この赤い動物は多分王冠をかぶったグリフォン。Grifo の系統、ということですかね。

乗った感じとしてはサイドがけっこう固め。自分は体重があるのもあって、あまり低圧で走るのは得意ではなかったのですが、一度間違って1.4気圧で乗ったことがありました。ベルギーチャンピオンの砂地設定ぐらい。たしかに柔らかいという感触はありましたが、タイヤが「よれる」ことが殆どありませんでした。タイヤの横断面の丸い形状を保つ力がしっかりはたらいている感じ。

人によってはタイヤが「よった」ままで曲がれる人もいますが、そもそもタイヤの形が崩れて、全体としての重心があてられていない状態ってとても不安定だと思うんですよね。グリップという点では低圧であることはメリットですが、やっぱりよれるとコントロールは難しい。

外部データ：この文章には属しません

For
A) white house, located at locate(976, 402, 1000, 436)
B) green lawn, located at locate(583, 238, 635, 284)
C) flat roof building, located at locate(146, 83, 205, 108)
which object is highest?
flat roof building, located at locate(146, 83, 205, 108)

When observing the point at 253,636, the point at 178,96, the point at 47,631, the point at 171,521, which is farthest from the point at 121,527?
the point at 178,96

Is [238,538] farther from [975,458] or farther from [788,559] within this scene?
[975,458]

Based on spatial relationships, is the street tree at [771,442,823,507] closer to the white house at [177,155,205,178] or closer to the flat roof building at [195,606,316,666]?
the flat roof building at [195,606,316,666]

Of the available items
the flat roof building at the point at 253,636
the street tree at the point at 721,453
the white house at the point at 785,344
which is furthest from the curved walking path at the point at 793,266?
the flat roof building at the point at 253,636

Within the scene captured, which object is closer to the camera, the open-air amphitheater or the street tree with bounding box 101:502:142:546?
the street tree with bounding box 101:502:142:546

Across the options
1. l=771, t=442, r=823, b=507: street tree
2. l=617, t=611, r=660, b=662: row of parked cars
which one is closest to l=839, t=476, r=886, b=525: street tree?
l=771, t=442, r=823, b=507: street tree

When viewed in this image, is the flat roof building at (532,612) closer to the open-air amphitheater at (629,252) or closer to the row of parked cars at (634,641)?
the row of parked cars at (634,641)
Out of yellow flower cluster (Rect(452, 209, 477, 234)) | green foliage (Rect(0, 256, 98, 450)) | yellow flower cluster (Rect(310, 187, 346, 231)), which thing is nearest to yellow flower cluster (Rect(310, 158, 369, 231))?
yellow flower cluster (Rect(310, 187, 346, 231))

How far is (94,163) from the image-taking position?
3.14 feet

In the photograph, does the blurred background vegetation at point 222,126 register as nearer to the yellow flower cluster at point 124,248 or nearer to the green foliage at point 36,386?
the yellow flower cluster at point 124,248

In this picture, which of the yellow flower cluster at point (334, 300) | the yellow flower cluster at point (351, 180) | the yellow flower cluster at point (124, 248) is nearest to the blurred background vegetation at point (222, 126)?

その点では CLEMENT MXP Tubular は理想的。グリップをかせぐために低圧にしてもよれにくい。

タイヤサイドが固めということもあり、アスファルトでもよく転がってくれます。どろどろの最悪なコンディションでは専用タイヤに分がありますが、路面を選ばずコーナーでもサイドのノブがしっかり食いついてくれるのが感じられます。草地ではこのホイールで転んだことあったかな?

ちなみにチームメンバー延べで試走含め10レースほど走ってますが、パンクはゼロ。湘南クロスではかなりパンクが多かったそうですが、出走3名とも問題なしで、耐パンク性能も及第点と評価できるでしょう。

次はホイール。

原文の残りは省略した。